→ WHAT THE EXERCISE ASKS
Please change "feral animal" to "wild animal" in the rabies article from "According to the" up to and including "array of damages.", and write out that stretch of the article again.

PETERSBURG, Va. (WRIC) — The city of Petersburg was placed under a “Rabies Alert” on Thursday after a rabid cat was found in the community. Animal Control officials believe the cat is likely to have come in contact with numerous other animals.

The Crater Health District encompasses multiple localities including Dinwiddie, Emporia, and Prince George County. A spokesperson for the district — Toinette Waldon — said there have been 287 “wildlife incidents” this year.

An “incident” is an encounter between a wild animal and a human that could have resulted in rabies exposure. Positive tests are intermittent and limited, but dangerous. The Crater Health District is at five positive cases of rabies.

The current warning is largely pre-emptive to an anticipated spike in cases following the recent discovery of the rabid cat. The protective guidelines apply to multiple areas under Crater Health District’s jurisdiction.

“It’s a way of getting the word out to the community as fast as possible,” Waldon said.

Petersburg residents are encouraged to keep their pets indoors or under close supervision. Contracting the disease is almost always lethal for animals.

“Rabies is a fatal disease, but it is preventable,” Waldon said.

According to the Virginia Department of Health, vaccination is the primary way to prevent domestic animals from contracting the disease. If a human believes there’s a chance he or she came in contact with a feral animal, there are vaccinations that can be administered retroactively in an effort to halt the disease from inflicting its full array of damages.

The exterior of the Petersburg Health Department. (Photo: Sierra Krug, 8News)

Minimizing contact with wildlife is another safe way to protect oneself. Cat Long with the Richmond and Henrico Health Districts told 8News that interactions with certain animals can come with a greater risk than interactions with others, particularly bats, foxes and raccoons.

Local health departments and animal control units can track rabies cases in domestic animals or animals that underwent rabies testing, but they cannot track the full extent of potential spread among wildlife in the area. Long explained how the inability to reliably calculate the full scale of legitimate concern only exasperates the importance that pet owners, in particular, remain alert.

“It is a little bit challenging to tell because typically we find out about it after an incident, so it’s hard to estimate the amount of rabies that exists in our wildlife population,” Long said.

This summer, Hanover, Henrico, Richmond, Dinwiddie, and Petersburg have had confirmed cases of rabies in animals. Even though many people associate the disease with more rural areas abundant in wildlife, one interaction could lead to more widespread exposure.

“It can happen anywhere,” Long said. “Rabies can happen in rural areas, suburban areas, and urban areas.”

Human cases, however, are far rarer. No localities have had confirmed cases of rabies in humans in 2022. Although less likely than their furry counterparts, humans can contract the disease. If you suspect there’s a chance you were exposed to a rabid critter, the Virginia Department of Health says to contact your local health department and animal control unit.

→ DATA EXCERPTS
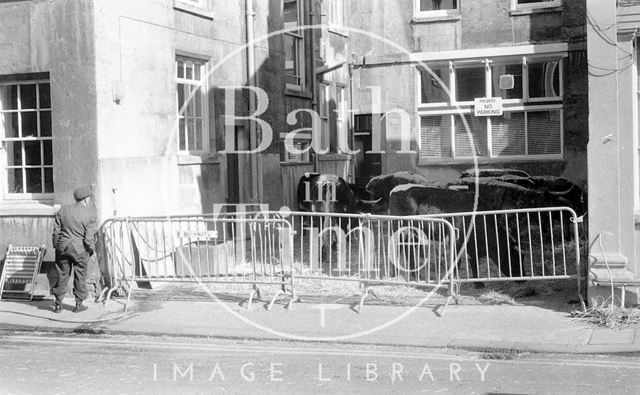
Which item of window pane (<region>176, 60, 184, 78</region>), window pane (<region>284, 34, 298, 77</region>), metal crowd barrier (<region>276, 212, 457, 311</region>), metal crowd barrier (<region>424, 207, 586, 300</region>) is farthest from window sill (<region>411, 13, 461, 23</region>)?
metal crowd barrier (<region>276, 212, 457, 311</region>)

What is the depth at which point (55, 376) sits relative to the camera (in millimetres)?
8703

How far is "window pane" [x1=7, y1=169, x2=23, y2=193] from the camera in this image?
1476cm

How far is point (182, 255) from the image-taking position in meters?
13.7

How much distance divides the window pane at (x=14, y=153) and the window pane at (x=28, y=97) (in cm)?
64

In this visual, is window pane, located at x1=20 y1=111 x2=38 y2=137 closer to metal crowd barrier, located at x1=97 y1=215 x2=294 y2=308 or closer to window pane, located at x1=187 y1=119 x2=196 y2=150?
metal crowd barrier, located at x1=97 y1=215 x2=294 y2=308

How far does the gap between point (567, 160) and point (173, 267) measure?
382 inches

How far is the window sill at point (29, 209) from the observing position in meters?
14.2

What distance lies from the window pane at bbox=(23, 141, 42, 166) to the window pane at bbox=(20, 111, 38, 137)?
0.16 metres

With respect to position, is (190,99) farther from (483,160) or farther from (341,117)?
(341,117)

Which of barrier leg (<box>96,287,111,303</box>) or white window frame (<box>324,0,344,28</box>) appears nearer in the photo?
barrier leg (<box>96,287,111,303</box>)

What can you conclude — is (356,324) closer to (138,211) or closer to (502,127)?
(138,211)

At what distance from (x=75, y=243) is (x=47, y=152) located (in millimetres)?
2892

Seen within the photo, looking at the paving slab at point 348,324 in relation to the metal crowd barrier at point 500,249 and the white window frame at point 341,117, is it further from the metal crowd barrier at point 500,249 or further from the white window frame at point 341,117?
the white window frame at point 341,117

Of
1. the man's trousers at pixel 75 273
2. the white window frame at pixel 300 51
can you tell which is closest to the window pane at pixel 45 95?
the man's trousers at pixel 75 273
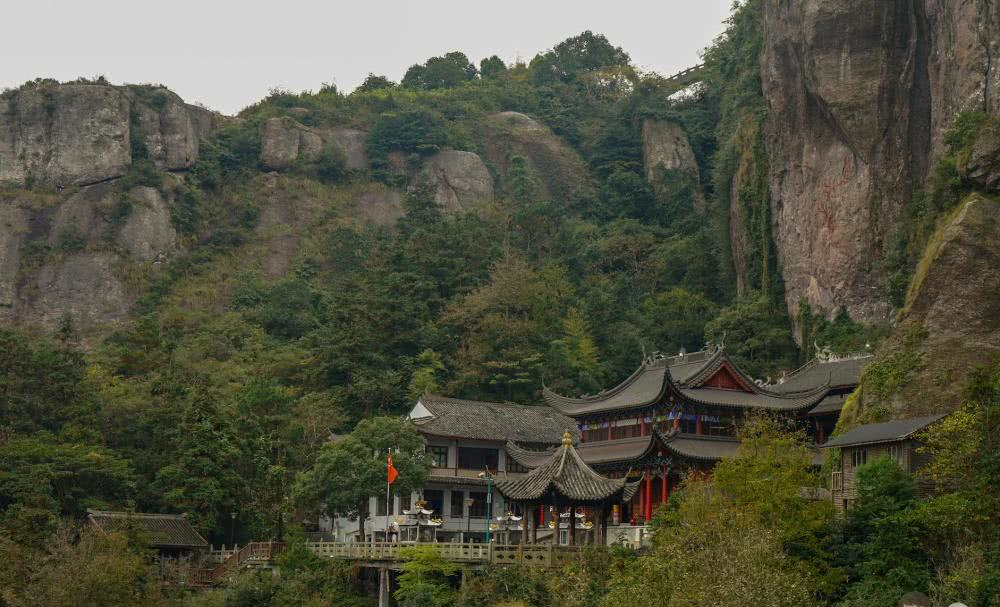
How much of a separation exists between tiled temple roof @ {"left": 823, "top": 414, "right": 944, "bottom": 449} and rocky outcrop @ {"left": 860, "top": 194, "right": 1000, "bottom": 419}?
241cm

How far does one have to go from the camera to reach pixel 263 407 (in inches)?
2655

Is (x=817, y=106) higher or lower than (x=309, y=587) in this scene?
higher

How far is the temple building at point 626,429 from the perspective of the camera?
54.9 metres

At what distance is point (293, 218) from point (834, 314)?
167 ft

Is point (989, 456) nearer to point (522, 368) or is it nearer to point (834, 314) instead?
point (834, 314)

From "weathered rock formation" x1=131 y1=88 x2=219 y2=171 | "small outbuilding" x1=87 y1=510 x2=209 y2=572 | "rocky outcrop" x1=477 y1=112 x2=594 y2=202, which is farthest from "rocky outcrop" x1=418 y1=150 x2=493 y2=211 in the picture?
"small outbuilding" x1=87 y1=510 x2=209 y2=572

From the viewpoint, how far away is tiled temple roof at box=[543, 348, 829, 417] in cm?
5700

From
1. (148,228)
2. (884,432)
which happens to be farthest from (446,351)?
(884,432)

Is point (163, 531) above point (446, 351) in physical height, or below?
below

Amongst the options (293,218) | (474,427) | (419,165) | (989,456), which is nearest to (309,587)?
(474,427)

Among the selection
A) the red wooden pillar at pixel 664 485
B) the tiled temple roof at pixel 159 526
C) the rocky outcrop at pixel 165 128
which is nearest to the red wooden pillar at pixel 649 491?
the red wooden pillar at pixel 664 485

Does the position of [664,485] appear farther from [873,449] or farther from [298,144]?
[298,144]

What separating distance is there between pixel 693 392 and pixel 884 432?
Result: 14.8 metres

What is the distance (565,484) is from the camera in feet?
150
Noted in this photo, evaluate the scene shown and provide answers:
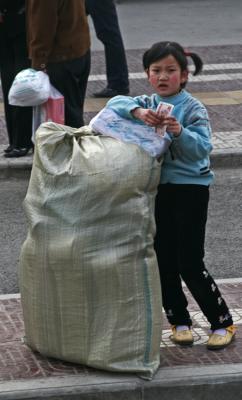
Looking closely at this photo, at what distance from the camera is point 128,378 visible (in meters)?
4.95

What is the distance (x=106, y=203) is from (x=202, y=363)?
37.5 inches

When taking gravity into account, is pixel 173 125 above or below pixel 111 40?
above

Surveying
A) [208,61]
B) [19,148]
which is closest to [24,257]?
[19,148]

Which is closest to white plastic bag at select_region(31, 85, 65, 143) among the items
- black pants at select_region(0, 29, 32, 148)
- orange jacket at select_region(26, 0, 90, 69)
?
orange jacket at select_region(26, 0, 90, 69)

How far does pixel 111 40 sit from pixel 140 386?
23.3ft

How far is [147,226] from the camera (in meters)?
4.93

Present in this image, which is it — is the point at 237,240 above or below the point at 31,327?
below

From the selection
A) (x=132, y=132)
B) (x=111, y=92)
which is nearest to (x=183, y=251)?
(x=132, y=132)

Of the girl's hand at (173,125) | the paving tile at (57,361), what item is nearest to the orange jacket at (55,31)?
the paving tile at (57,361)

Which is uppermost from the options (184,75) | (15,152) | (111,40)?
(184,75)

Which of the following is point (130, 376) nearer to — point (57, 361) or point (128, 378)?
point (128, 378)

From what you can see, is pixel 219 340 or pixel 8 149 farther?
pixel 8 149

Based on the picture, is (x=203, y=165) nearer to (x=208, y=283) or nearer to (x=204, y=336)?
(x=208, y=283)

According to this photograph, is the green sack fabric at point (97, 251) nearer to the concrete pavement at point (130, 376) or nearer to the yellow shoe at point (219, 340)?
the concrete pavement at point (130, 376)
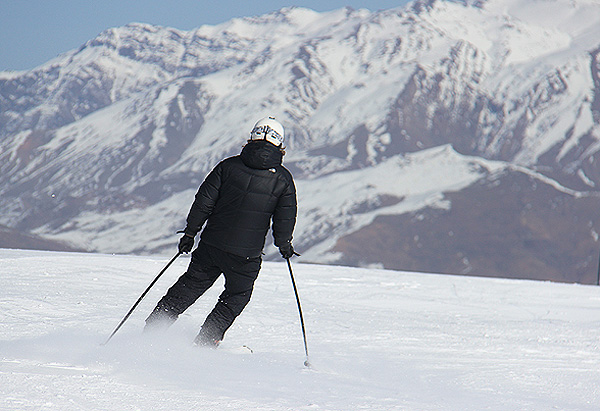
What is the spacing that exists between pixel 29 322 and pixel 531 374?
5.12m

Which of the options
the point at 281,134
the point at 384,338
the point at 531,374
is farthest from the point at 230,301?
the point at 531,374

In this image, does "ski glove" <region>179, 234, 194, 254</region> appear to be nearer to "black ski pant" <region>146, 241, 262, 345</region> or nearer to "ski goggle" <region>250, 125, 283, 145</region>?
"black ski pant" <region>146, 241, 262, 345</region>

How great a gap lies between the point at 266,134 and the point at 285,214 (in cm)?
81

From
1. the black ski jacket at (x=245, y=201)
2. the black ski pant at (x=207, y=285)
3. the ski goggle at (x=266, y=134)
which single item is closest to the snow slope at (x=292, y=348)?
the black ski pant at (x=207, y=285)

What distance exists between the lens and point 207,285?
663 cm

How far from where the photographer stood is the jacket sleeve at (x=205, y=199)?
6363 millimetres

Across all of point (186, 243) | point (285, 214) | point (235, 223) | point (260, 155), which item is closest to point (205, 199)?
point (235, 223)

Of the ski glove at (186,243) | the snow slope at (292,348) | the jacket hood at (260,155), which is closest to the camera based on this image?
the snow slope at (292,348)

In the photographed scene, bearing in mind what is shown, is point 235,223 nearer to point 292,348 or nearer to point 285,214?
point 285,214

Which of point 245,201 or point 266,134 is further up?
point 266,134

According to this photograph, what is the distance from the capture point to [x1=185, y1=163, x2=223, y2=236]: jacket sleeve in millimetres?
6363

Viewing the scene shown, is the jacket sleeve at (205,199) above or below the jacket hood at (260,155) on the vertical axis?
below

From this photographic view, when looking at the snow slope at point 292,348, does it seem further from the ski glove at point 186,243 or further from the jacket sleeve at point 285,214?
the jacket sleeve at point 285,214

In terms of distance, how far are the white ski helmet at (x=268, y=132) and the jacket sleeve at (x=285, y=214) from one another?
42cm
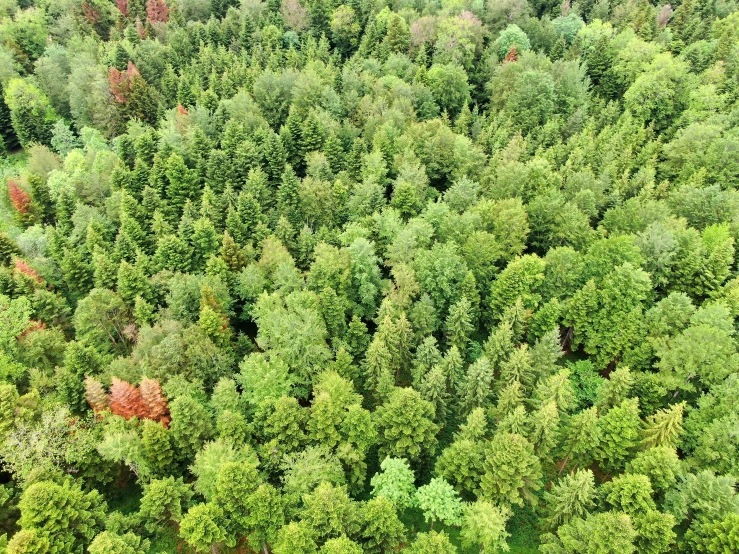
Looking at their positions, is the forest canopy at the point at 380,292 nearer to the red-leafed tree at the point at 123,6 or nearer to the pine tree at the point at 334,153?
the pine tree at the point at 334,153

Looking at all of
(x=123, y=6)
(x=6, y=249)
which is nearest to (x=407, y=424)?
(x=6, y=249)

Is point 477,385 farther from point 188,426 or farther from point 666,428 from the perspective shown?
point 188,426

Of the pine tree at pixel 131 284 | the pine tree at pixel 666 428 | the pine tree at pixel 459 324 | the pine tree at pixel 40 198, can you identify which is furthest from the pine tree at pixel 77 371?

→ RESULT FOR THIS TASK
According to the Virginia Department of Health, vaccination is the primary way to prevent domestic animals from contracting the disease. If a human believes there’s a chance he or she came in contact with a wild animal, there are vaccinations that can be administered retroactively in an effort to halt the disease from inflicting its full array of damages.